In the current state of the DeepPavlov, multi-task BERT is implemented in Tensorflow which needs to be refactored such that DeepPavlov uses new frameworks such as PyTorch.

The refactored code also needs to incorporate techniques such as PAL-BERT, CA-MTL, MT-DNN within the DeepPavlov library by matching the results of the GLUE benchmark on the respective techniques.

DeepPavlov: Github Repository

Project Issue: Refacor Multitask Bert

Replication of the results from their respective papers:

Pull-Requests:

Add Multi-Task Pal Bert in DeepPavlov:

  • Implemented the MultiTask Pal Bert Iterator
  • Implemented the MultiTask Pal Bert Preprocessor
  • Implemented the MultiTask Pal Bert Model
  • Added gradient accmulation support for the model which is not in other model of DeepPavlov.
  • 35% savings on VRAM when compared with two single Bert models while achieving better scores on the GLUE Benchmark.
  • Documented the MultiTask Pal Bert Iterator, MultiTask Pal Bert Preprocessor, Pal Bert Model.
  • Added a colab tutorial for the same. mt_pal_bert_mrpc_rte_tutorial
  • Added a config for full GLUE training.

Documentation

Multi-task PAL BERT in DeepPavlov

Multi-task PAL BERT in DeepPavlov is an implementation of BERT training algorithm published in the paper "BERT and PALs: Projected Attention Layers for Efficient Adaptation in Multi-Task Learning".
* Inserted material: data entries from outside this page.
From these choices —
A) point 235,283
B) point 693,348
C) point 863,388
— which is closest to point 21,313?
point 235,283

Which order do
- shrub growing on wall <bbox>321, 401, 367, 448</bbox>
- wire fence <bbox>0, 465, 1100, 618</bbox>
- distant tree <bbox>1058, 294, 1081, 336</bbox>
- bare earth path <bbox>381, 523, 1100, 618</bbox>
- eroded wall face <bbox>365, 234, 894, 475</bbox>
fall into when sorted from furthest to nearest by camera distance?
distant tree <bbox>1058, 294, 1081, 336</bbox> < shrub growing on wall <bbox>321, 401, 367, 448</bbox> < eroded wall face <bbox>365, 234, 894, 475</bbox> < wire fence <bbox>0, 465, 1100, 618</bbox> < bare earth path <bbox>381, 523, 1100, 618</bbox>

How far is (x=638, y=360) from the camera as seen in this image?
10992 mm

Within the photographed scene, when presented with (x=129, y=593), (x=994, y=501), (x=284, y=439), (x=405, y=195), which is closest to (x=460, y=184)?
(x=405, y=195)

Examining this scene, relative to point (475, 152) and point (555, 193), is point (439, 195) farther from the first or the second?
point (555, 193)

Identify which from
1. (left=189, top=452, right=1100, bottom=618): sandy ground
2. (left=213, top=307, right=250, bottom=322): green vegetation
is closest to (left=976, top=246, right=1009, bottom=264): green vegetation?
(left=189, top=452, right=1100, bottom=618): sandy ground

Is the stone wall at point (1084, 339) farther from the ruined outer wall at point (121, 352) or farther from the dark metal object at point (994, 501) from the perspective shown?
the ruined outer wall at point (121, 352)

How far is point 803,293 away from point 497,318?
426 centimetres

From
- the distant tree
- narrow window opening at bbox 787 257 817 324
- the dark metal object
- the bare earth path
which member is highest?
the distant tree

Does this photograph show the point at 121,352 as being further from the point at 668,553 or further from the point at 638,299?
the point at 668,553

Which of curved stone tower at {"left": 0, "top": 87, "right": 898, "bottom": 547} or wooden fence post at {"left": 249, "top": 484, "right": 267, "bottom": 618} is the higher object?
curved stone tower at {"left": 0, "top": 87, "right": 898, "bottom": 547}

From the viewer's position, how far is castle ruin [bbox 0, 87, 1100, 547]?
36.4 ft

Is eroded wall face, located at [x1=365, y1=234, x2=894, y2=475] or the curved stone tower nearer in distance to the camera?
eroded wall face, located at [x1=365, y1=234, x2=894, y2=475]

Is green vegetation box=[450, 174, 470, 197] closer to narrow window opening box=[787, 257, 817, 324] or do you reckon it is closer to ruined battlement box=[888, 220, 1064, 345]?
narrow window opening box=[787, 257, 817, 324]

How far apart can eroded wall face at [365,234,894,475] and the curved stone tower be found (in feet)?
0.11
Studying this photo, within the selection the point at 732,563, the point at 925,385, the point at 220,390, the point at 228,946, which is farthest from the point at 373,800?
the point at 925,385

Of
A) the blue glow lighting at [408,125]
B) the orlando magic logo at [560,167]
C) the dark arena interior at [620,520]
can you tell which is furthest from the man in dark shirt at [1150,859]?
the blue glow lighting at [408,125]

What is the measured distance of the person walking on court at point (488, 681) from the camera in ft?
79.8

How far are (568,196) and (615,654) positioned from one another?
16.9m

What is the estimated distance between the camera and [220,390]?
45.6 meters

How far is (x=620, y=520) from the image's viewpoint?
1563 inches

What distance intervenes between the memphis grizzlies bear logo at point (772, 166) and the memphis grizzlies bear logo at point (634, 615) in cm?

Multitask BERT and PALs paper: https://arxiv.org/pdf/1902.02671.pdf

The idea is to share the BERT body between several tasks. If a model pipe has several components using BERT and the amount of GPU memory is limited, this sharing can significantly save the memory. Each task has its own 'classifier' part attached to the output of the BERT encoder. If multi-task BERT has T heads, one training iteration consists of

  • composing T mini-batches, one for the task to be trained on(as specified by the task ID) and rest are dummy/sample batches,
  • n gradient step as provided in gradient_accumulation_steps (1 by default), for the tasks specified by task ID.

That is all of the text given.